### Source
I wrote another audit report, Financial Management and the Treasury Activities. I think Ibrahim Babangida was in power then. Structural Adjustment Programme, SAP, was on then and things were very difficult. I wrote and explained what we should do to strenghten the financial base and treasury activities of the company. It was a 28-page report. Akinyelure is still alive to attest to what I am saying.
They brought in another Managing Director, called Mr. Bob Parker. Parker arrived Nigeria to replace Erickson. Parker walked into my office one day and said: ‘Bola, Mr. Auditor, I am not here to fight you, but to work. Please let me know whatever you find about the corporation.’
The most significant part of that episode was the 28-page report of the financial situation, the weaknesses and what I believed should be done. They looked at the report and there was another earthquake. For one week, they were going back and forth. The treasury people and the treasurer and everyone else that mattered called me to the boardroom. They said they had looked at the audit report and the recommendations therein, and that they could not find anyone else within the establishment to implement the report except me. They said they were moving me from auditor to the post of treasurer, so that I could implement the report. They said they could not but accept the recommendations.
I asked for 48 hours to review the report and get back to them. I went to Bob Parker and Akinyelure, and I asked that I should be given a free hand to implement whatever I felt would be right with the corporation’s personnel and audit. They granted my request. They sent in a corporate auditor from London, who looked at the report and encouraged me to implement it in my new capacity as the treasurer. I started work on the report and sacked everybody in the Treasury department, except the stenographer. I brought in new hands, from the audit department – people who had worked with me. I brought in a brilliant guy called Adigun from Columbia University and others I felt I could work with.
That was how I started running the treasury of Mobil, which then was located at the CMS Bookshop House on Broad Street.
The Bookshop House was degenerating and was no longer suitable for our operations. So, Akinyelure and I collaborated to do financial redeployment for the purpose of having a new office complex. I began work on the financial restructuring in Mobil, so as to accommodate the new challenges of SAP. There was a BCCI (Bank of Credit, Commerce and Industry) then – the bank that went under – and I was the only treasurer that didn’t lose money. I was a whiz-kid and I am proud of that.

### Written exercise A
In the entries, swap "farthest" for "furthest" in the lines from the one with "How much of a distance separates" through the last line of the entries. Return only those lines, otherwise unchanged.
The text above and the entries that come next are unrelated material.

### Information provided
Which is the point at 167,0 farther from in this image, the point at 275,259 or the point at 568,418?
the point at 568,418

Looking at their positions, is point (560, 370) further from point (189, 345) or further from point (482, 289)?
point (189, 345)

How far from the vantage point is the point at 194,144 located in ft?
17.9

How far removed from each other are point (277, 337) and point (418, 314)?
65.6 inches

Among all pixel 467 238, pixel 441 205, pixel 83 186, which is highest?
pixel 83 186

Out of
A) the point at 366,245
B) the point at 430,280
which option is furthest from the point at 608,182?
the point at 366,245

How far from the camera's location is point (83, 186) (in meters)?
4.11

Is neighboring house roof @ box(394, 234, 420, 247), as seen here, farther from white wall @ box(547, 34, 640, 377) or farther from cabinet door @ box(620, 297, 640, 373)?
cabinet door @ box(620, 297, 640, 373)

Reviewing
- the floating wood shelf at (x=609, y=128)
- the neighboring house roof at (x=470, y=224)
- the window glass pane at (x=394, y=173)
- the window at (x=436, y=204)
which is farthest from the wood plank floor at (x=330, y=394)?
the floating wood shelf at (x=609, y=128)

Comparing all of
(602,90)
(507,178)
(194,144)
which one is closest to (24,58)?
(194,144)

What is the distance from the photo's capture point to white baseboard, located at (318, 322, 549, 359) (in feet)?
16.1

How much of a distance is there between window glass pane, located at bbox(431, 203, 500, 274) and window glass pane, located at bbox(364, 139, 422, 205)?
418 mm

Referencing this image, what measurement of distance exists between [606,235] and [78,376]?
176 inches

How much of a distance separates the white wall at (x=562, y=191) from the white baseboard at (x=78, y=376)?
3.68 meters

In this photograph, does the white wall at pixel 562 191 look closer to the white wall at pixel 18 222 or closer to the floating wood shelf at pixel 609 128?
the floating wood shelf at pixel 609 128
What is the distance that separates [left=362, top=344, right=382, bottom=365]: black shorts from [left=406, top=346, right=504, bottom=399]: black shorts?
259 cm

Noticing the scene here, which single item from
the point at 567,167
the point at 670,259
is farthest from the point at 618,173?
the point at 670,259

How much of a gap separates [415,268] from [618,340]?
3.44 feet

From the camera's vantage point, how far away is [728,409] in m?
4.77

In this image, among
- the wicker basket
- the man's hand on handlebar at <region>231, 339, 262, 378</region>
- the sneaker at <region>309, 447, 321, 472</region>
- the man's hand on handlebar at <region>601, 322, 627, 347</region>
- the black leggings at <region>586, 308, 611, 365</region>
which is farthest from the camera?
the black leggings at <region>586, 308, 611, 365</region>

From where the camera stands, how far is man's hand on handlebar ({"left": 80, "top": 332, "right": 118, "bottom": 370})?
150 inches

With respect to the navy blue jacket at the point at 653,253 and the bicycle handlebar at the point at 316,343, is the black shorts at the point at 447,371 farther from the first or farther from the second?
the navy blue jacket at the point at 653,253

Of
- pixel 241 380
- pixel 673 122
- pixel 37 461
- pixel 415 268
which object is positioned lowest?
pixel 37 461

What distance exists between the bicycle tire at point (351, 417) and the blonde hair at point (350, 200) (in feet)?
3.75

### Written exercise B
Write the next part of the account of running the treasury at Mobil, continuing from its last sentence.

### Right answer A
How much of a distance separates the white wall at (x=562, y=191) from the white baseboard at (x=78, y=376)?
3.68 meters

In this photograph, does the white wall at pixel 562 191 look closer to the white wall at pixel 18 222 or closer to the floating wood shelf at pixel 609 128?
the floating wood shelf at pixel 609 128
What is the distance that separates [left=362, top=344, right=382, bottom=365]: black shorts from [left=406, top=346, right=504, bottom=399]: black shorts?
259 cm

Noticing the scene here, which single item from
the point at 567,167
the point at 670,259
is furthest from the point at 618,173?
the point at 670,259

How much of a gap separates [415,268] from [618,340]?
3.44 feet

From the camera's vantage point, how far away is [728,409] in m?
4.77

In this image, among
- the wicker basket
- the man's hand on handlebar at <region>231, 339, 262, 378</region>
- the sneaker at <region>309, 447, 321, 472</region>
- the man's hand on handlebar at <region>601, 322, 627, 347</region>
- the black leggings at <region>586, 308, 611, 365</region>
which is furthest from the camera?
the black leggings at <region>586, 308, 611, 365</region>

From where the camera stands, how far is man's hand on handlebar ({"left": 80, "top": 332, "right": 118, "bottom": 370})?
150 inches

With respect to the navy blue jacket at the point at 653,253 and the bicycle handlebar at the point at 316,343, is the black shorts at the point at 447,371 farther from the first or farther from the second?
the navy blue jacket at the point at 653,253

Of
- pixel 241 380
- pixel 673 122
- pixel 37 461
- pixel 415 268
which object is positioned lowest?
pixel 37 461

What distance exists between the bicycle tire at point (351, 417) and the blonde hair at point (350, 200) (in feet)?
3.75

### Right answer B
Mobil usually depended on rent, but I was determined that Mobil must have an asset fixed in Nigeria. And that was the beginning of the revolution of real estate in Lagos. Capital Merchant Bank was there then. I retooled the Mobil balance sheet, working with Akinyelure, who was a good guy to work with – he is accommodating and he understands the financials. Mobil didn’t want to sink so much money into it and we had to put our creativity into what I was doing. Ahmed Abubakar was the permanent secretary in the Federal Ministry of Finance. We were so much together to ensure that the present Mobil House was built. Gbolahan Mudashiru was the governor [of Lagos State] then. He gave us the approval. It was like using a pair of pliers to remove your own tooth to get the NNPC to go along with us.
The interesting thing about the project was that devaluation was coming and it was going to affect the budget for the building. We took the bill of quantities and gave the best financial projection that was possible, pre-purchased all the items that were needed to build. Nearly 40 per cent of that building was financed when the exchange rate was one Naira to one Dollar. We purchased additional materials, including steel and cement. Whatever I tell you was in the bill of quantities. It started at N4 to $1, if you looked at foreign exchange then. It would not have been possible. Then, at the next fortnightly bidding, the exchange rate shot up to N6 to $1 and that could have adversely affected the project. In fact, if we did not pre-purchase the building materials, it would not have been possible. The NNPC building got stagnated. We finished the building on time without as much as two per cent variation, and that was how we got so much credit for financial engineering.
Since you were having a good time in Mobil, why did you leave all that to join politics?
It was when I was arranging these finances. There were a lot of things that I don’t need to talk about now that got me in contact with Ahmadu Abubakar and Ibrahim Babangida. Such things got my name around socially. Then, my cousin, Alhaji Kola Oseni, and Dapo Sarumi, who was US-trained, told me their group wanted to contest for governorship. They had started their politics, but I didn’t participate. I was only raising funds for them. They said they wanted quality service delivery for Lagos State. I saw the Lagos State governorship as a department that needed a good manager. We were looking at civilization, quality control. If you went to some housing estates then, they were like this, like that. There must be good quality, standard. And the person who must fix these things must be civilized.
We decided to support Dapo Sarumi.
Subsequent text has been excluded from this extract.